#### ページ抜粋
セッション情報 一般演題

タイトル 137:

消化管の上皮下低エコー腫瘍鑑別診断における超音波内視鏡ガイド下穿刺吸引生検法の意義

演者 赤星 和也(株式会社麻生 飯塚病院 消化器内科)
共同演者 隅田 頼信(株式会社麻生 飯塚病院 消化器内科), 久保川 賢(株式会社麻生 飯塚病院 消化器内科), 本村 廉明(株式会社麻生 飯塚病院 消化器内科), 大内 二郎(株式会社麻生 飯塚病院 消化器内科), 木村 光秀(株式会社麻生 飯塚病院 消化器内科), 村田 篤彦(株式会社麻生 飯塚病院 消化器内科), 遠藤 伸悟(株式会社麻生 飯塚病院 消化器内科), 松本 真裕(株式会社麻生 飯塚病院 消化器内科), 村山 通秋(株式会社麻生 飯塚病院 消化器内科), 中村 和彦(九州大学医学部病態制御内科)
########
#### データ抜粋
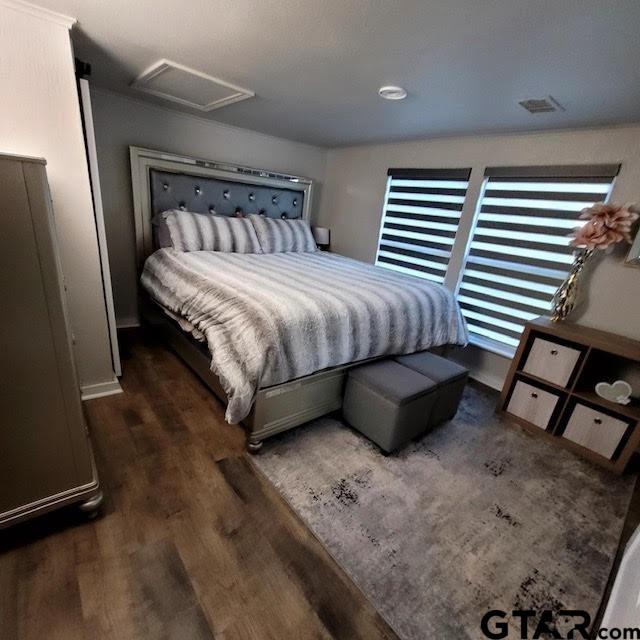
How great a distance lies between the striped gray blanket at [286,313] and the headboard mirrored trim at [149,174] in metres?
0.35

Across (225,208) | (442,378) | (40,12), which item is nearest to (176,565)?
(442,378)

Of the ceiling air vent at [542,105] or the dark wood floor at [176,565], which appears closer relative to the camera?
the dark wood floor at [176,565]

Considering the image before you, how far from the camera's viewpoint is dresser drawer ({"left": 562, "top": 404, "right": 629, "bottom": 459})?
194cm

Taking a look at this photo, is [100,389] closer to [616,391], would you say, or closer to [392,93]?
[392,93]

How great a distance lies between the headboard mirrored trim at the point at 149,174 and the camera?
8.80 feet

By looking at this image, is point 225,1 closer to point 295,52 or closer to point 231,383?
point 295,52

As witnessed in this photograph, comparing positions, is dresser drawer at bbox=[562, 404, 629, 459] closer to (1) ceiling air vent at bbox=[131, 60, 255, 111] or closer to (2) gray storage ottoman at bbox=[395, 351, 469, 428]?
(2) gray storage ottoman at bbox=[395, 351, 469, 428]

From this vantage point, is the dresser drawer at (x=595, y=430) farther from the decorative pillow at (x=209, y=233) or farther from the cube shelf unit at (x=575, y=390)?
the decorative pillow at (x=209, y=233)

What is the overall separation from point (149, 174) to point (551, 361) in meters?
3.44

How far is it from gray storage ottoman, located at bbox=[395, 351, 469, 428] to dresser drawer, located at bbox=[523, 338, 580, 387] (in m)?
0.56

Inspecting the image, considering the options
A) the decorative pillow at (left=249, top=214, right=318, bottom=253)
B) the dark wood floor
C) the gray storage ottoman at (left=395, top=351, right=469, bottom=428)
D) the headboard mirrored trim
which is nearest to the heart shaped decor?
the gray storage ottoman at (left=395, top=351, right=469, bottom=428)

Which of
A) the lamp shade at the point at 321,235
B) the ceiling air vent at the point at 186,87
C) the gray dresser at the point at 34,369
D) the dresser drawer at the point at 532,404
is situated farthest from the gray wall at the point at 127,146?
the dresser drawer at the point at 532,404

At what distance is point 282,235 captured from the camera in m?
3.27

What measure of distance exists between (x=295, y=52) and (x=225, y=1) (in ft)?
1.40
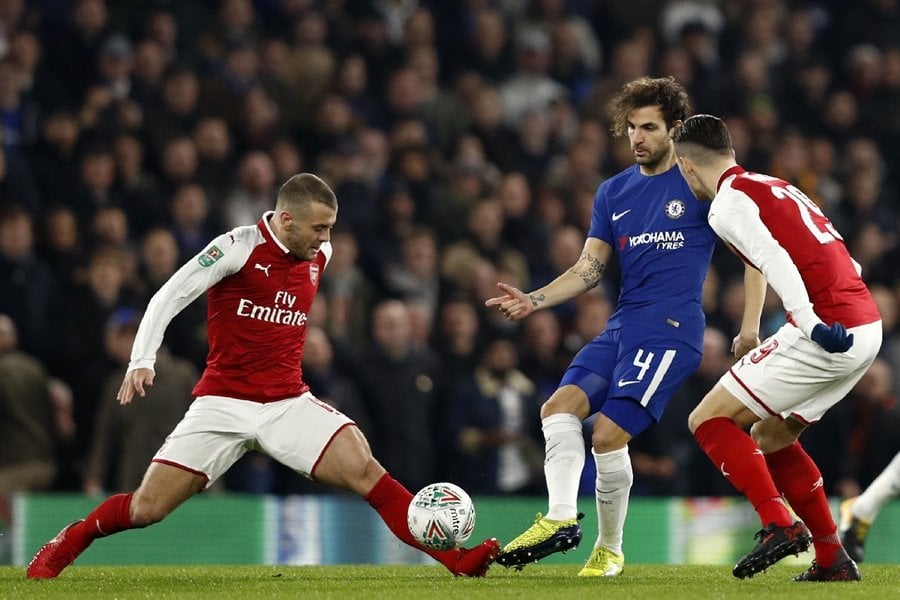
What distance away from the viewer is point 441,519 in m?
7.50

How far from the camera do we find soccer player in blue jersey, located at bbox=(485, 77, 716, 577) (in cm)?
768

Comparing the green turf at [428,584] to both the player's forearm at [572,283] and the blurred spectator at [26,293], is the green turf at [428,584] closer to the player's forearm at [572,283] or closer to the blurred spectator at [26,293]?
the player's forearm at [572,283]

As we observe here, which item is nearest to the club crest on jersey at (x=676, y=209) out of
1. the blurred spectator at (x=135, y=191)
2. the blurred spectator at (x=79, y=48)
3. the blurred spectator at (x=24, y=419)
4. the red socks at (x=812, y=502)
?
########
◆ 解くべき問題
a – ページ抜粋によると、九州大学医学部病態制御内科に所属する共同演者は誰か。
b – ページ抜粋の「セッション情報 一般演題」から「消化器内科), 中村 和彦(九州大学医学部病態制御内科)」までを、両端の語句も含めてそのまま書き写せ。
c – ページ抜粋にある演題タイトル「消化管の上皮下低エコー腫瘍鑑別診断における超音波内視鏡ガイド下穿刺吸引生検法の意義」を英語に訳せ。

◆ 各問の解答
a – 中村 和彦

b –
セッション情報 一般演題

タイトル 137:

消化管の上皮下低エコー腫瘍鑑別診断における超音波内視鏡ガイド下穿刺吸引生検法の意義

演者 赤星 和也(株式会社麻生 飯塚病院 消化器内科)
共同演者 隅田 頼信(株式会社麻生 飯塚病院 消化器内科), 久保川 賢(株式会社麻生 飯塚病院 消化器内科), 本村 廉明(株式会社麻生 飯塚病院 消化器内科), 大内 二郎(株式会社麻生 飯塚病院 消化器内科), 木村 光秀(株式会社麻生 飯塚病院 消化器内科), 村田 篤彦(株式会社麻生 飯塚病院 消化器内科), 遠藤 伸悟(株式会社麻生 飯塚病院 消化器内科), 松本 真裕(株式会社麻生 飯塚病院 消化器内科), 村山 通秋(株式会社麻生 飯塚病院 消化器内科), 中村 和彦(九州大学医学部病態制御内科)

c – Significance of endoscopic ultrasound-guided fine-needle aspiration biopsy in the differential diagnosis of hypoechoic subepithelial tumors of the gastrointestinal tract